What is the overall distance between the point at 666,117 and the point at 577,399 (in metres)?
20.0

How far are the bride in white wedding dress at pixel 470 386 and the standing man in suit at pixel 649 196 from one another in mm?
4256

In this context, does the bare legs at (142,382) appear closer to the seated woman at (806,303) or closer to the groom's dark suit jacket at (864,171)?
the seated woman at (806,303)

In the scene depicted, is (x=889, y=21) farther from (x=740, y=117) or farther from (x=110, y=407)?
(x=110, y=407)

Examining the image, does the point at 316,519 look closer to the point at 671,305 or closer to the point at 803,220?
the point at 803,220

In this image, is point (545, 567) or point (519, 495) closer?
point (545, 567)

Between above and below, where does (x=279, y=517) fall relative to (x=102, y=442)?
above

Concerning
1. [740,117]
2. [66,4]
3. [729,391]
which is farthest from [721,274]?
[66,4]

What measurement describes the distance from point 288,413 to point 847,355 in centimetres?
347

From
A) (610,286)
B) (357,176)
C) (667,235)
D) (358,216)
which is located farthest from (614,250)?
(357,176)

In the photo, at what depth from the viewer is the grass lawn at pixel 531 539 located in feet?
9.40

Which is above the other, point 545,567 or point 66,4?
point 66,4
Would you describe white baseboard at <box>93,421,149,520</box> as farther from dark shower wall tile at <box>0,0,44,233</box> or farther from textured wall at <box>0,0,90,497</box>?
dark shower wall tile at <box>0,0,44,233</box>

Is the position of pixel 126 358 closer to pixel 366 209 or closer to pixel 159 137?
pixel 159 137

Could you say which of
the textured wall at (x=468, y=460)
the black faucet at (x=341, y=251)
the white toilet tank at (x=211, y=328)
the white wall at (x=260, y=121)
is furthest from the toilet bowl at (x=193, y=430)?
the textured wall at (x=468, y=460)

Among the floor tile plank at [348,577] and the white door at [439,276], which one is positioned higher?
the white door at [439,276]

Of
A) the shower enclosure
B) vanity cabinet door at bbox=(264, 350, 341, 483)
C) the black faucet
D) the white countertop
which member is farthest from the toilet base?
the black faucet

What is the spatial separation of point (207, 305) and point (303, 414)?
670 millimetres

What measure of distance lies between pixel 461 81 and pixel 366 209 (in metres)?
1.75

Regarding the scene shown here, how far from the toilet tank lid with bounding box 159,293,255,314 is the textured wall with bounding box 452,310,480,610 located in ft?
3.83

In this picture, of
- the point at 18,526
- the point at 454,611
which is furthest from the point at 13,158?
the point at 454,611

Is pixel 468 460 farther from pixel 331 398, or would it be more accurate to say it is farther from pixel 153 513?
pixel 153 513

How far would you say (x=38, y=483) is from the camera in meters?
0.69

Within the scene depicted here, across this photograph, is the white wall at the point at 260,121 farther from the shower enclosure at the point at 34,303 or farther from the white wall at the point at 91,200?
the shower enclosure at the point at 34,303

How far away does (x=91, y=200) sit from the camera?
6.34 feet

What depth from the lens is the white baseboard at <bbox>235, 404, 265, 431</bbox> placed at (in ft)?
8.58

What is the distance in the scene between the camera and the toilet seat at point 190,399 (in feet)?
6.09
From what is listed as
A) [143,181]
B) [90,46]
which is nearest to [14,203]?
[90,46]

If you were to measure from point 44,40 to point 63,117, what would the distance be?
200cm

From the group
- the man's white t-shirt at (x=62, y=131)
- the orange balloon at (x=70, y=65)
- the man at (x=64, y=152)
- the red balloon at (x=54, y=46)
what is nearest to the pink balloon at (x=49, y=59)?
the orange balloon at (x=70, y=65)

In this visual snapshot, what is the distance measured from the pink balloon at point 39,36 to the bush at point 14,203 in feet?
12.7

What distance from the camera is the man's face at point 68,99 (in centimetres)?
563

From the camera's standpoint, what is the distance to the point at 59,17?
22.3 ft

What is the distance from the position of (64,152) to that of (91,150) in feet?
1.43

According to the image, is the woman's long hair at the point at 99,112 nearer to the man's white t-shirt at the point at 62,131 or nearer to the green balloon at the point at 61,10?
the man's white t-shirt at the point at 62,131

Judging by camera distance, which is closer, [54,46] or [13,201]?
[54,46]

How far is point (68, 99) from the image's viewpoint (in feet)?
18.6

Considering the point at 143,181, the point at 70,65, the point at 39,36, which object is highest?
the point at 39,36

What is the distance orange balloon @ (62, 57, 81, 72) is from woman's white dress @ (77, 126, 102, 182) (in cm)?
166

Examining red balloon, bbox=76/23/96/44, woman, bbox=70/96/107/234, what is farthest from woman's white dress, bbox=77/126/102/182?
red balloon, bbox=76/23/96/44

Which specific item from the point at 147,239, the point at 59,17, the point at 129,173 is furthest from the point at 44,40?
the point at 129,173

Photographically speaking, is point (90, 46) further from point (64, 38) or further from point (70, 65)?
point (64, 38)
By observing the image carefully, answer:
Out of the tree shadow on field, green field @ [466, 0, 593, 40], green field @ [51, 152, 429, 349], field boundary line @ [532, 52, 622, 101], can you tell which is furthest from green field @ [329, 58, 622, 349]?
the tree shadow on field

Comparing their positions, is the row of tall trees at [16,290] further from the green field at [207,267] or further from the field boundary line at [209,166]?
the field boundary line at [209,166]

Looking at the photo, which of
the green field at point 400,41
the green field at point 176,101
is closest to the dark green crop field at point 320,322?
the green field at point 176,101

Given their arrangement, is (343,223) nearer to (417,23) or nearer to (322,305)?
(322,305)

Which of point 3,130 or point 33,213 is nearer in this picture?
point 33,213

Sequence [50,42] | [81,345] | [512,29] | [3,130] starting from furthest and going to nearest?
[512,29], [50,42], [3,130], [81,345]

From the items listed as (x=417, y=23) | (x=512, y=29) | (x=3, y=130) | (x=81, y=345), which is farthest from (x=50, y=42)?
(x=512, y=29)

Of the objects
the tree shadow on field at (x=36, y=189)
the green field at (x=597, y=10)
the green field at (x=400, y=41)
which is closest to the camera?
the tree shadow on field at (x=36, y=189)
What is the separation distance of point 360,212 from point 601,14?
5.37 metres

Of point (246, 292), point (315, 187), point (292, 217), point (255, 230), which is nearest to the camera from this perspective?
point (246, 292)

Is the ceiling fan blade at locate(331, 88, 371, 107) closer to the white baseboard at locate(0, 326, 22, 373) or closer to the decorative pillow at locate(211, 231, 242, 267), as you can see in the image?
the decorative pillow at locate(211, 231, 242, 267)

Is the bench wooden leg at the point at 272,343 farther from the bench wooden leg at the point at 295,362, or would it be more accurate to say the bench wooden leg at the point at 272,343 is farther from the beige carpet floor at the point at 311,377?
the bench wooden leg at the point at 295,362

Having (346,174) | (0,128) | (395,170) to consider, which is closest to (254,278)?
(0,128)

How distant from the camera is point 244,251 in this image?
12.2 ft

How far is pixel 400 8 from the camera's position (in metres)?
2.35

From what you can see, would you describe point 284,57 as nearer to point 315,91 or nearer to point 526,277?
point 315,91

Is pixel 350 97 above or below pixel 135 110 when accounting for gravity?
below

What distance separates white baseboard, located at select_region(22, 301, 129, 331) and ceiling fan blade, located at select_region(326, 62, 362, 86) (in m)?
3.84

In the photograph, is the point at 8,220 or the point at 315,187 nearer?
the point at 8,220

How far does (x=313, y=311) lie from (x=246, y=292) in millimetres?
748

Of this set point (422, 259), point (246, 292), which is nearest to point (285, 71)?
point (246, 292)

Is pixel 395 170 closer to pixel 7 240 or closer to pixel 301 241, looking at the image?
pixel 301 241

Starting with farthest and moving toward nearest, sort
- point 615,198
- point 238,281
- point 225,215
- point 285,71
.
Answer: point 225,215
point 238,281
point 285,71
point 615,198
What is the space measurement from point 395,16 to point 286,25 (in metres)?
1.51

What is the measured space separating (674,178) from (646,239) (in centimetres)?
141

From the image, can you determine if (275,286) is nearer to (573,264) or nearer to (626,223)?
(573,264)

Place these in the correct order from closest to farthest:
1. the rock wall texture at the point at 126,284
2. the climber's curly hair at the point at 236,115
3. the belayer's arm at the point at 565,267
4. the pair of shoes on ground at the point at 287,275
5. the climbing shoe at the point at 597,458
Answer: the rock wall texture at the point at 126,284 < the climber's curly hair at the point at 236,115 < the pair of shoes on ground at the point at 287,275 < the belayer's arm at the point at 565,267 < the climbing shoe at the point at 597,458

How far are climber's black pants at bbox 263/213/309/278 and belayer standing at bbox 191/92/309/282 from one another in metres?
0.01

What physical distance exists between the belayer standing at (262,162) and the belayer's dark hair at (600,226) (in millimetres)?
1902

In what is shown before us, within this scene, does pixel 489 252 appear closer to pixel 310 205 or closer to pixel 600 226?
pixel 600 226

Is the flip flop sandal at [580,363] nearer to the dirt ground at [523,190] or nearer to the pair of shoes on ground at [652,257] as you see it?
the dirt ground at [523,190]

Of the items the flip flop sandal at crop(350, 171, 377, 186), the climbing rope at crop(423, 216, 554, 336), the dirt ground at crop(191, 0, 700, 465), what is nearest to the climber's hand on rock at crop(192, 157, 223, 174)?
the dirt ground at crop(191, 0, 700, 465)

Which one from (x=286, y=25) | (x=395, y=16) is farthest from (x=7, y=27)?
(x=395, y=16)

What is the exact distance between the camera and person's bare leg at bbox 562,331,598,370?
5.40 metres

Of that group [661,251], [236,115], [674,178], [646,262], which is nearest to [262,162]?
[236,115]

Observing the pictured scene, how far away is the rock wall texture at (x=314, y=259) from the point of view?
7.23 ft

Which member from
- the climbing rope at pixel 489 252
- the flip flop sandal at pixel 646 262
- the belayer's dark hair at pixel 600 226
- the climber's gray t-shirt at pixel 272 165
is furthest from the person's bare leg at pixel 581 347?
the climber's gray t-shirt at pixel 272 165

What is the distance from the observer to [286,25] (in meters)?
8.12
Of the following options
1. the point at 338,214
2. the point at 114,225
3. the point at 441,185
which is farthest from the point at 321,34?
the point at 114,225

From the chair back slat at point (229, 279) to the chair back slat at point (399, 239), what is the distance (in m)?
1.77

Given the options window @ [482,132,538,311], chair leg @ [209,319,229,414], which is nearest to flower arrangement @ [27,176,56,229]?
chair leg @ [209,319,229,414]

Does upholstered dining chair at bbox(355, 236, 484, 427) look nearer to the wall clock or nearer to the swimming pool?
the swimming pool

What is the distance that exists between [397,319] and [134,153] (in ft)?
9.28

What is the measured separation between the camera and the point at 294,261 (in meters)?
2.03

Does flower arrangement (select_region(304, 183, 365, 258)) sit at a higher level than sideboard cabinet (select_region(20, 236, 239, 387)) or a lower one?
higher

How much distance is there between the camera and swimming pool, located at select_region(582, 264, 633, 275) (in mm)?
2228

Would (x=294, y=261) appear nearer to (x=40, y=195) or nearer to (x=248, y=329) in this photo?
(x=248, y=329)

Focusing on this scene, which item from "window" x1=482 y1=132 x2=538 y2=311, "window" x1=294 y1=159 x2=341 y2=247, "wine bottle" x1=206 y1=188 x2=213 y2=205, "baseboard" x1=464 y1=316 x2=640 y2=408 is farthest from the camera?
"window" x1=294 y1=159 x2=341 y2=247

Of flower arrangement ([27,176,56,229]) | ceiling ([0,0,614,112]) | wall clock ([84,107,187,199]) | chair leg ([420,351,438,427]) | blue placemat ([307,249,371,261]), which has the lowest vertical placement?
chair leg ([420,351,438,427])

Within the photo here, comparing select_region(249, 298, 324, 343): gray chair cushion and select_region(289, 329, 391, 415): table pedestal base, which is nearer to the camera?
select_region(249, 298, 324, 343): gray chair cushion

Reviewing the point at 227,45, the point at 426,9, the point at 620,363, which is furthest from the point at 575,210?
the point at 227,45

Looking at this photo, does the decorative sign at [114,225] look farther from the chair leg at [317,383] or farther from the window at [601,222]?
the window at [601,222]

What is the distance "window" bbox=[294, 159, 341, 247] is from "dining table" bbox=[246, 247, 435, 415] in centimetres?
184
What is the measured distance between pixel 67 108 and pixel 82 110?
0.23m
§
(Aim of the task):
Please copy the rows above word for word, starting at the line that contains "How much distance" and ending with the final row, both included.

(Result below):
How much distance is there between the camera and swimming pool, located at select_region(582, 264, 633, 275) (in mm)?
2228

Would (x=294, y=261) appear nearer to (x=40, y=195) or nearer to (x=248, y=329) in this photo?
(x=248, y=329)

Focusing on this scene, which item from "window" x1=482 y1=132 x2=538 y2=311, "window" x1=294 y1=159 x2=341 y2=247, "wine bottle" x1=206 y1=188 x2=213 y2=205, "baseboard" x1=464 y1=316 x2=640 y2=408 is farthest from the camera?
"window" x1=294 y1=159 x2=341 y2=247

Of flower arrangement ([27,176,56,229]) | ceiling ([0,0,614,112]) | wall clock ([84,107,187,199]) | chair leg ([420,351,438,427]) | blue placemat ([307,249,371,261]), which has the lowest vertical placement?
chair leg ([420,351,438,427])

Within the photo here, comparing select_region(249, 298, 324, 343): gray chair cushion and select_region(289, 329, 391, 415): table pedestal base, which is nearer to the camera?
select_region(249, 298, 324, 343): gray chair cushion

Reviewing the point at 227,45, the point at 426,9, the point at 620,363, which is furthest from the point at 575,210?
the point at 227,45

Looking at this photo, does the decorative sign at [114,225] look farther from the chair leg at [317,383] or farther from the window at [601,222]?
the window at [601,222]

What is the distance "window" bbox=[294, 159, 341, 247] is from "dining table" bbox=[246, 247, 435, 415] in centimetres?
184
What is the measured distance between pixel 67 108 and pixel 82 110?
0.23m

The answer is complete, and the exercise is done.